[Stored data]
■ ■ ■ ■ ■
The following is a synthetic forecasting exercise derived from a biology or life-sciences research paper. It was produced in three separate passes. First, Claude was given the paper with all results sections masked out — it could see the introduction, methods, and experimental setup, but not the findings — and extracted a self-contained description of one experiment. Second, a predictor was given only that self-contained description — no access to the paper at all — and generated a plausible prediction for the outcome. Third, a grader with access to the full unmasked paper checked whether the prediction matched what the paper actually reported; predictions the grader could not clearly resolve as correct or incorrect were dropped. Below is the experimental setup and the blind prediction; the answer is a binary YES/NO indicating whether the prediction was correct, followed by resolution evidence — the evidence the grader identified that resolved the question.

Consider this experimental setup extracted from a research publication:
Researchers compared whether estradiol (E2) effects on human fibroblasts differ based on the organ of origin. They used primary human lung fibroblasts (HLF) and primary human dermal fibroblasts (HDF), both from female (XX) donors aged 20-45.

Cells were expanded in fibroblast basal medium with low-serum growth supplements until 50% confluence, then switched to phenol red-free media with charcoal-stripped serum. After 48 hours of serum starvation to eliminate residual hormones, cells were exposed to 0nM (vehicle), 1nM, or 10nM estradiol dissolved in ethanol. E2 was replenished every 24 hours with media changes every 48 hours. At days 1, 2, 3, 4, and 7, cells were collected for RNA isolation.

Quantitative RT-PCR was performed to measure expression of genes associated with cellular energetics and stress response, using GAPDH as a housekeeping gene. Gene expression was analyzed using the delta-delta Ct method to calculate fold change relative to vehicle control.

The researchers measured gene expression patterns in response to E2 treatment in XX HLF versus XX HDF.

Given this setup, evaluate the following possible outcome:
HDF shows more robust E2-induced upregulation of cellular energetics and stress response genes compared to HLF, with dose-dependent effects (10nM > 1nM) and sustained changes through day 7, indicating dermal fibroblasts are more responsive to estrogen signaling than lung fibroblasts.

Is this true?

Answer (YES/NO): NO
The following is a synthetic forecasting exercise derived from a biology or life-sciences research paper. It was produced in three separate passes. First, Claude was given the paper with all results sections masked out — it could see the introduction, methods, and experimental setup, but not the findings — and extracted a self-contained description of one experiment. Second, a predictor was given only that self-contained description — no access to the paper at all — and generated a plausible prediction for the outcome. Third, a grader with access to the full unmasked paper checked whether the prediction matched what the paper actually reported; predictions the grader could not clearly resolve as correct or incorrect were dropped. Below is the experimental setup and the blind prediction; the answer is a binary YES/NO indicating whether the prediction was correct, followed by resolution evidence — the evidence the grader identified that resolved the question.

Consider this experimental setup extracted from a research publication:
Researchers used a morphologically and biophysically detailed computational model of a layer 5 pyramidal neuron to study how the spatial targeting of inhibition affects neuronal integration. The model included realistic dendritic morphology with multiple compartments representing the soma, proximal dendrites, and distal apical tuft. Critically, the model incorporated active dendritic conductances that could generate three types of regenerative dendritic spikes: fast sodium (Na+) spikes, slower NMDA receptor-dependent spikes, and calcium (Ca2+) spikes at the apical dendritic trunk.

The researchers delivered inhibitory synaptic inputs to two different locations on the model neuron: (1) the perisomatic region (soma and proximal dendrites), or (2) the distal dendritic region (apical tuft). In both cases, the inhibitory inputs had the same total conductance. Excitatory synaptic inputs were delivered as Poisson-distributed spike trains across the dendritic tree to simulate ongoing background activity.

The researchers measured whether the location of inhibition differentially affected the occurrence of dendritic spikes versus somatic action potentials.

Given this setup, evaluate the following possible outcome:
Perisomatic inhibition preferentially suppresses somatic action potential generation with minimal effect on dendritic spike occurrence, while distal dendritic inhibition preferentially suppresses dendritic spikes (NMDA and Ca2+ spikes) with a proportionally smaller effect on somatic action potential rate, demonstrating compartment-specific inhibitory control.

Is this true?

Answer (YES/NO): NO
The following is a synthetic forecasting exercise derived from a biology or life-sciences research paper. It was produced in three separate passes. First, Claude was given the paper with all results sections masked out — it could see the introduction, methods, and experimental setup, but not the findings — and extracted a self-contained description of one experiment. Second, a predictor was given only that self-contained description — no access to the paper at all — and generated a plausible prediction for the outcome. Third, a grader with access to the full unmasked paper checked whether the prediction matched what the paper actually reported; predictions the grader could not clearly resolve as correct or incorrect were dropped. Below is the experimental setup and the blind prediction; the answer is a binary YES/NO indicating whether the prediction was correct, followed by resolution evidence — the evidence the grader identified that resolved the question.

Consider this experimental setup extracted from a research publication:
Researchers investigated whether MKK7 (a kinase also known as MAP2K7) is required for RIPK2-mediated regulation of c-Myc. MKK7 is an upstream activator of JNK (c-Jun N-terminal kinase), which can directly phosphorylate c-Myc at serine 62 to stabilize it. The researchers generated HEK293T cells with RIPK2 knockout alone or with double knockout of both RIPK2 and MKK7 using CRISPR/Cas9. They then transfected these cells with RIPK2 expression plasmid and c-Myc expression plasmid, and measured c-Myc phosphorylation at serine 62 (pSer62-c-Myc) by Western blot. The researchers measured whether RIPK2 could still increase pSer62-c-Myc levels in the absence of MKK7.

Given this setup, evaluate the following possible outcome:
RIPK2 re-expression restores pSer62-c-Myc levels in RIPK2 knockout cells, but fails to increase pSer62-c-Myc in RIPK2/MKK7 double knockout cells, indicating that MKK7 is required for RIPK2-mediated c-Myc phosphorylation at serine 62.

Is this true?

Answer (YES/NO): NO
■ ■ ■ ■ ■
● The problem: Every line above must appear again in your reply, exactly as written.

● Completed exercise:
The following is a synthetic forecasting exercise derived from a biology or life-sciences research paper. It was produced in three separate passes. First, Claude was given the paper with all results sections masked out — it could see the introduction, methods, and experimental setup, but not the findings — and extracted a self-contained description of one experiment. Second, a predictor was given only that self-contained description — no access to the paper at all — and generated a plausible prediction for the outcome. Third, a grader with access to the full unmasked paper checked whether the prediction matched what the paper actually reported; predictions the grader could not clearly resolve as correct or incorrect were dropped. Below is the experimental setup and the blind prediction; the answer is a binary YES/NO indicating whether the prediction was correct, followed by resolution evidence — the evidence the grader identified that resolved the question.

Consider this experimental setup extracted from a research publication:
Researchers compared whether estradiol (E2) effects on human fibroblasts differ based on the organ of origin. They used primary human lung fibroblasts (HLF) and primary human dermal fibroblasts (HDF), both from female (XX) donors aged 20-45.

Cells were expanded in fibroblast basal medium with low-serum growth supplements until 50% confluence, then switched to phenol red-free media with charcoal-stripped serum. After 48 hours of serum starvation to eliminate residual hormones, cells were exposed to 0nM (vehicle), 1nM, or 10nM estradiol dissolved in ethanol. E2 was replenished every 24 hours with media changes every 48 hours. At days 1, 2, 3, 4, and 7, cells were collected for RNA isolation.

Quantitative RT-PCR was performed to measure expression of genes associated with cellular energetics and stress response, using GAPDH as a housekeeping gene. Gene expression was analyzed using the delta-delta Ct method to calculate fold change relative to vehicle control.

The researchers measured gene expression patterns in response to E2 treatment in XX HLF versus XX HDF.

Given this setup, evaluate the following possible outcome:
HDF shows more robust E2-induced upregulation of cellular energetics and stress response genes compared to HLF, with dose-dependent effects (10nM > 1nM) and sustained changes through day 7, indicating dermal fibroblasts are more responsive to estrogen signaling than lung fibroblasts.

Is this true?

Answer (YES/NO): NO
The following is a synthetic forecasting exercise derived from a biology or life-sciences research paper. It was produced in three separate passes. First, Claude was given the paper with all results sections masked out — it could see the introduction, methods, and experimental setup, but not the findings — and extracted a self-contained description of one experiment. Second, a predictor was given only that self-contained description — no access to the paper at all — and generated a plausible prediction for the outcome. Third, a grader with access to the full unmasked paper checked whether the prediction matched what the paper actually reported; predictions the grader could not clearly resolve as correct or incorrect were dropped. Below is the experimental setup and the blind prediction; the answer is a binary YES/NO indicating whether the prediction was correct, followed by resolution evidence — the evidence the grader identified that resolved the question.

Consider this experimental setup extracted from a research publication:
Researchers used a morphologically and biophysically detailed computational model of a layer 5 pyramidal neuron to study how the spatial targeting of inhibition affects neuronal integration. The model included realistic dendritic morphology with multiple compartments representing the soma, proximal dendrites, and distal apical tuft. Critically, the model incorporated active dendritic conductances that could generate three types of regenerative dendritic spikes: fast sodium (Na+) spikes, slower NMDA receptor-dependent spikes, and calcium (Ca2+) spikes at the apical dendritic trunk.

The researchers delivered inhibitory synaptic inputs to two different locations on the model neuron: (1) the perisomatic region (soma and proximal dendrites), or (2) the distal dendritic region (apical tuft). In both cases, the inhibitory inputs had the same total conductance. Excitatory synaptic inputs were delivered as Poisson-distributed spike trains across the dendritic tree to simulate ongoing background activity.

The researchers measured whether the location of inhibition differentially affected the occurrence of dendritic spikes versus somatic action potentials.

Given this setup, evaluate the following possible outcome:
Perisomatic inhibition preferentially suppresses somatic action potential generation with minimal effect on dendritic spike occurrence, while distal dendritic inhibition preferentially suppresses dendritic spikes (NMDA and Ca2+ spikes) with a proportionally smaller effect on somatic action potential rate, demonstrating compartment-specific inhibitory control.

Is this true?

Answer (YES/NO): NO
The following is a synthetic forecasting exercise derived from a biology or life-sciences research paper. It was produced in three separate passes. First, Claude was given the paper with all results sections masked out — it could see the introduction, methods, and experimental setup, but not the findings — and extracted a self-contained description of one experiment. Second, a predictor was given only that self-contained description — no access to the paper at all — and generated a plausible prediction for the outcome. Third, a grader with access to the full unmasked paper checked whether the prediction matched what the paper actually reported; predictions the grader could not clearly resolve as correct or incorrect were dropped. Below is the experimental setup and the blind prediction; the answer is a binary YES/NO indicating whether the prediction was correct, followed by resolution evidence — the evidence the grader identified that resolved the question.

Consider this experimental setup extracted from a research publication:
Researchers investigated whether MKK7 (a kinase also known as MAP2K7) is required for RIPK2-mediated regulation of c-Myc. MKK7 is an upstream activator of JNK (c-Jun N-terminal kinase), which can directly phosphorylate c-Myc at serine 62 to stabilize it. The researchers generated HEK293T cells with RIPK2 knockout alone or with double knockout of both RIPK2 and MKK7 using CRISPR/Cas9. They then transfected these cells with RIPK2 expression plasmid and c-Myc expression plasmid, and measured c-Myc phosphorylation at serine 62 (pSer62-c-Myc) by Western blot. The researchers measured whether RIPK2 could still increase pSer62-c-Myc levels in the absence of MKK7.

Given this setup, evaluate the following possible outcome:
RIPK2 re-expression restores pSer62-c-Myc levels in RIPK2 knockout cells, but fails to increase pSer62-c-Myc in RIPK2/MKK7 double knockout cells, indicating that MKK7 is required for RIPK2-mediated c-Myc phosphorylation at serine 62.

Is this true?

Answer (YES/NO): NO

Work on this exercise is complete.